每个chunk块的最小前缀(overhead): 4或8字节(当size_t为4字节)
8或16字节(当size_t为8字节)
每个申请的chunk有一个隐藏的前缀字,用来报错块大小和状态信息,如果定义了FOOTERS,还会额外多占用一个交叉检查字。
Minimum allocated size: 4-byte ptrs: 16 bytes (including overhead)
8-byte ptrs: 32 bytes (including overhead)
Even a request for zero bytes (i.e., malloc(0)) returns apointer to something of the minimum allocatable size.The maximum overhead wastage (i.e., number of extra bytes allocated than were requested in malloc) is less than or equal to the minimum size, except for requests >= mmap_threshold that are serviced via mmap(), where the worst case wastage is about 32 bytes plus the remainder from a system page (the minima mmap unit); typically 4096 or 8192 bytes.
最小申请内存大小(包括前缀):32bit地址:16字节
64bit地址:32字节
即使申请0字节(malloc(0)),实际也会返回一个最小内存指针。最大的前缀浪费(在malloc中分配的超出请求的字节数)情况是申请少于或等于最小值。除此之外,当申请内存大与mmap_threshold,将会通过mmap()函数分配内存,这样最大的浪费情况是32字节(mini)加剩余系统页(最小的mmap单元,典型大小为4096字节或8192字节)。
Security: static-safe; optionally more or less
The "security" of malloc refers to the ability of malicious code to accentuate the effects of errors (for example, freeing space that is not currently malloc'ed or overwriting past the ends of chunks) in code that calls malloc. This malloc guarantees not to modify any memory locations below the base of heap, i.e., static variables, even in the presence of usage errors. The routines additionally detect most improper frees and reallocs. All this holds as long as the static bookkeeping
for malloc itself is not corrupted by some other means. This is only one aspect of security -- these checks do not, and cannot, detect all possible programming errors.

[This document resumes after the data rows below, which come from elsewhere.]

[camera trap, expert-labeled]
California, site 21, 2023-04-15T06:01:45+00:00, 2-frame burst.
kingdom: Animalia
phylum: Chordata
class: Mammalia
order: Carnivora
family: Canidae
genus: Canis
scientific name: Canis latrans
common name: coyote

If FOOTERS is defined nonzero, then each allocated chunk carries an additional check word to verify that it was malloced from its space. These check words are the same within each execution of a program using malloc, but differ across executions, so externally crafted fake chunks cannot be freed. This improves security by rejecting frees/reallocs that could corrupt heap memory, in addition to the checks preventing writes to statics that are always on. This may further improve security at the expense of time and space overhead. (Note that FOOTERS may also be worth using with MSPACES.)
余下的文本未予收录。